In reaction to today’s European Central Bank (ECB) Monetary Policy Committee (MPC) meeting, Timothy Graf, head of macro strategy for EMEA at State Street Global Markets; Brendan Lardner, active fixed income portfolio manager at State Street Global Advisors; and Antoine Lesné, head of EMEA strategy and research for SPDR ETFs offer their views.

Graf comments, “A very consensus result from today’s ECB meeting. Above-trend eurozone growth and continuing improvements in the domestic labour market brought the end to its easing bias. However, any shifts in language to ending its asset purchase programme will have to wait, thanks to the currently benign inflation conditions throughout the eurozone and the recent strength of the euro. Our own online inflation measure, PriceStats shows inflation well away from target and actually slowing in recent weeks; suggesting the ECB need not hurry down the road of policy normalisation.”

Lardner comments, “Recent economic strength has been sufficient to allow the ECB to drop its pledge to increase the size and duration of QE if required. While their near term growth forecast was revised up, there was a minor downward revision to the inflation forecast. The ECB is growing in confidence that above-trend growth will continue, but not sufficiently enough to flag a major change in their forward guidance on the ending of asset purchases and the timing of its first rate hike. A degree of caution remains, with the ECB awaiting stronger signs of firming inflation pressure before signalling further moves toward policy normalisation.”

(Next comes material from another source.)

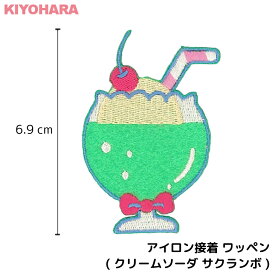 楽天市場 かわいい ワッペンの通販 楽天市場 かわいい ワッペンの通販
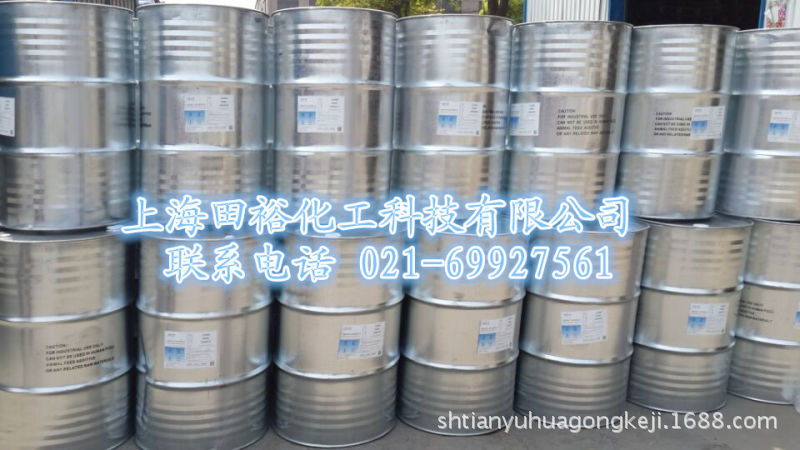 AFFLUENT 净味环保型 AF成膜助剂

Lesné comments, “This was not going to be the most exciting meeting, but the slight tweaks to the language around asset purchases were clearly anticipated. The overall low inflation backdrop still advocates for a prudent and patient approach, while the team forecasts are being revised up slightly. The recognition that downside risks are receding should mean normalisation is gradually on its way. Meanwhile the ECB may still be trying to stem off a too rapid appreciation of the euro, which makes the inflation target more challenging. This outcome is expected to be neutral for euro sovereign bonds with a slight chance for an upside move in yields.”